----- Data to use -----

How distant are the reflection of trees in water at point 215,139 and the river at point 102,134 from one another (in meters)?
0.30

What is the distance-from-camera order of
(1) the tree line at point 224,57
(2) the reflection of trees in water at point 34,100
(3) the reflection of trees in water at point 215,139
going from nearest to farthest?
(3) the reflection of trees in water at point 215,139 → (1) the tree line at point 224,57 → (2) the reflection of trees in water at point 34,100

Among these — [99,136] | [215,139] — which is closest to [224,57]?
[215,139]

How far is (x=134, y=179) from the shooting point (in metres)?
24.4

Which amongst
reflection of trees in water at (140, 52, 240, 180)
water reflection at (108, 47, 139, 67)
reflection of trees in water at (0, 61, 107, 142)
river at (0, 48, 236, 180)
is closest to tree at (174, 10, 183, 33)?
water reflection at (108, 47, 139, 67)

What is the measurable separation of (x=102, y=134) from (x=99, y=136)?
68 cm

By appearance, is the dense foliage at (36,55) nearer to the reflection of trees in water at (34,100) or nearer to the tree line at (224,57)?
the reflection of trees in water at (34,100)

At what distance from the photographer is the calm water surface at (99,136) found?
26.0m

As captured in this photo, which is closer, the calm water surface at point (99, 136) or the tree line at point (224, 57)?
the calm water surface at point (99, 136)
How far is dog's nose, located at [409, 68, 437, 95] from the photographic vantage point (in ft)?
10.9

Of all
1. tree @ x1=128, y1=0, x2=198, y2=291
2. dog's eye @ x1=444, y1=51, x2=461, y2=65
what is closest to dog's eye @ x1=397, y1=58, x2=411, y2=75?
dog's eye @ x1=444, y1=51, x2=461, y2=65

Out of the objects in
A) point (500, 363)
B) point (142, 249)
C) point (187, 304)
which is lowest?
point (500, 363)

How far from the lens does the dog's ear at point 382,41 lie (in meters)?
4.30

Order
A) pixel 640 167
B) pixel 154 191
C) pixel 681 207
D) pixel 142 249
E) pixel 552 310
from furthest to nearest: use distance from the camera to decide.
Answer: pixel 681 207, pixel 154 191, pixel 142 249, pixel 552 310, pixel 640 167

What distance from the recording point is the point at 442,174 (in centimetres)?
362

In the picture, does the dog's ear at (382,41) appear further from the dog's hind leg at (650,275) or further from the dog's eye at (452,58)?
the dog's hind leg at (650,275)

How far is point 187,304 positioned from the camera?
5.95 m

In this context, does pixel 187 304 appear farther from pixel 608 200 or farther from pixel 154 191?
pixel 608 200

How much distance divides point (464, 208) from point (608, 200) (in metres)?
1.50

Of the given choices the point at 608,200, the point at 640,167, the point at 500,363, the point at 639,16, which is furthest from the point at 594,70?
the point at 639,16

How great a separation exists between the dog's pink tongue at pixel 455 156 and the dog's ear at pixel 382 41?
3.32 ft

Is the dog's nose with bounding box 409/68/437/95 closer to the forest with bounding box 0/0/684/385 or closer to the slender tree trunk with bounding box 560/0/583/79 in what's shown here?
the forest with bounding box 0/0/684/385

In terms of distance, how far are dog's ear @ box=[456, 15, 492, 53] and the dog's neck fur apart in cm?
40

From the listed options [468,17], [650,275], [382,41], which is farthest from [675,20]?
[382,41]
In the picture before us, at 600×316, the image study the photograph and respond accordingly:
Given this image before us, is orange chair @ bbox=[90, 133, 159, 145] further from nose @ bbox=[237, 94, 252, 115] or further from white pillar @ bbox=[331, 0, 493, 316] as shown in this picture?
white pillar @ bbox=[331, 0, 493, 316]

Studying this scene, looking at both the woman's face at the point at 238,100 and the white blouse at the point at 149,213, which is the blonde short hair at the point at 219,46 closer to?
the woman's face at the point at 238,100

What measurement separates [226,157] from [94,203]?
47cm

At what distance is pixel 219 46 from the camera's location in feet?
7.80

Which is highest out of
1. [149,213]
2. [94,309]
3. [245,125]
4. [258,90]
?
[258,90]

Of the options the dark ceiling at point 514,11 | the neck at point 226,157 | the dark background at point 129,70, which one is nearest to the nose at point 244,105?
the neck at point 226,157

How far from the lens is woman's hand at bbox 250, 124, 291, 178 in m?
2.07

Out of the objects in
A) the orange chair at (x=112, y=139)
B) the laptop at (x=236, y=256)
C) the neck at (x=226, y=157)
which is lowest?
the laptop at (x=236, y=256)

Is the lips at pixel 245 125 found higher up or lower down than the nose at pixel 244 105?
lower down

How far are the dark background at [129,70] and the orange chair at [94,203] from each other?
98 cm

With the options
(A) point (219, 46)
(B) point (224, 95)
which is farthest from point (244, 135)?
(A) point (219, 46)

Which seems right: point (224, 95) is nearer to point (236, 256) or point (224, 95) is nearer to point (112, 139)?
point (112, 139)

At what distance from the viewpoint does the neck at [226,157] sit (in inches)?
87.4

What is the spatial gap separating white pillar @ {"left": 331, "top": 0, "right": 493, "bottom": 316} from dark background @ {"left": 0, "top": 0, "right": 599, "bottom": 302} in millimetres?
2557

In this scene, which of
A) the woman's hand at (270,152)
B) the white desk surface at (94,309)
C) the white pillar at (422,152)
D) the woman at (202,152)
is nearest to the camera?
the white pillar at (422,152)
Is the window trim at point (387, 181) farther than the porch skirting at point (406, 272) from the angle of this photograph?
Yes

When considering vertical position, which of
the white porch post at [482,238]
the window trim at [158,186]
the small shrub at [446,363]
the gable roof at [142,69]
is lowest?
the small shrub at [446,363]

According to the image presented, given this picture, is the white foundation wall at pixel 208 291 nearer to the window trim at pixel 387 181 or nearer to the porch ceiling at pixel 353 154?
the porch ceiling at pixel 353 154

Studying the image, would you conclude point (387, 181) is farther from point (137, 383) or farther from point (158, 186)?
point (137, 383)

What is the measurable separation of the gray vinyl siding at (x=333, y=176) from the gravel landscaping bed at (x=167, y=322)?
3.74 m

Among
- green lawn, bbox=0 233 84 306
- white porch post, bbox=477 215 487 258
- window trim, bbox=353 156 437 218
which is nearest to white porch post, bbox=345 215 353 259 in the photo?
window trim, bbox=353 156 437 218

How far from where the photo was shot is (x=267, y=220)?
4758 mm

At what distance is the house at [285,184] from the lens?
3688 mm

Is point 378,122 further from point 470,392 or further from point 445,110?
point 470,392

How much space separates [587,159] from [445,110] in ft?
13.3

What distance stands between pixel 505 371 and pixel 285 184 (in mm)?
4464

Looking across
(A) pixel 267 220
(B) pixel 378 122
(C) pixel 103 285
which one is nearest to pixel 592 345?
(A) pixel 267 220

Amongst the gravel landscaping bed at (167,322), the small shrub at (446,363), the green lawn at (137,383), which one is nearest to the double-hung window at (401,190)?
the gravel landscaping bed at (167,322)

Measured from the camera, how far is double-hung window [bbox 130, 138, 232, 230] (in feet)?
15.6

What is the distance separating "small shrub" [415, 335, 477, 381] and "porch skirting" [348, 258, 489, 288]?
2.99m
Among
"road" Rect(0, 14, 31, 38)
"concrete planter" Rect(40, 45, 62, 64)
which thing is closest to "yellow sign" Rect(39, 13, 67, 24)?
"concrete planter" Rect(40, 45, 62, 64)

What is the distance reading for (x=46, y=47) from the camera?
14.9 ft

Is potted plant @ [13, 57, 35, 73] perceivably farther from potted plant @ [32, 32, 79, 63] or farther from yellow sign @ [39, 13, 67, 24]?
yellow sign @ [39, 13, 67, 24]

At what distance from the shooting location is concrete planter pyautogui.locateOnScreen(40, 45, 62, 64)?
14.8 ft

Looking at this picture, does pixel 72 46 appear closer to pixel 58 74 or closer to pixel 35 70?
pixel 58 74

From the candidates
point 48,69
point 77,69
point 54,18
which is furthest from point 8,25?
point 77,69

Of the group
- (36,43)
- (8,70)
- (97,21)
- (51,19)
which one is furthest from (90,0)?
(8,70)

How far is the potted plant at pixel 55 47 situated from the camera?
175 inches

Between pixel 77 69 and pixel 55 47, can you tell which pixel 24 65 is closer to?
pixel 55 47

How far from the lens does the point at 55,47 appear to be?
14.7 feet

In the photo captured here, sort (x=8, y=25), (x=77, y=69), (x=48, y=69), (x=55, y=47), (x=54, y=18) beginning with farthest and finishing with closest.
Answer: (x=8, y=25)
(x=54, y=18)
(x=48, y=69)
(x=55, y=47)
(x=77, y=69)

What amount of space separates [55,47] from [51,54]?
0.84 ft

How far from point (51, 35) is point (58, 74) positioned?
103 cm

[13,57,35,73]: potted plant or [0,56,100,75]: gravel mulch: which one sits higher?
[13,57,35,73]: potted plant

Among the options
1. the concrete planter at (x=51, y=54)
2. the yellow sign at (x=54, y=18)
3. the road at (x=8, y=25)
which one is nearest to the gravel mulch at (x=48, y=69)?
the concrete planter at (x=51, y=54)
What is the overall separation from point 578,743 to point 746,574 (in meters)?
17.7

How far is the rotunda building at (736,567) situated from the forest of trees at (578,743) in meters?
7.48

-----

Goal:
Reproduce the part of the listing that opens with the line containing "How far from point" and closes at the end of the listing, renaming "gravel mulch" as "gravel bed" and leaving everything else unchanged.

The completed task:
How far from point (51, 35) is point (58, 74) positioned?
103 cm

[13,57,35,73]: potted plant or [0,56,100,75]: gravel bed: which one sits higher?
[13,57,35,73]: potted plant

Among the options
1. the concrete planter at (x=51, y=54)
2. the yellow sign at (x=54, y=18)
3. the road at (x=8, y=25)
which one is nearest to the gravel bed at (x=48, y=69)?
the concrete planter at (x=51, y=54)
What is the overall separation from point 578,743 to point 746,574 (in meters)?
17.7

How far is the rotunda building at (736,567) situated from the forest of trees at (578,743) in meters?
7.48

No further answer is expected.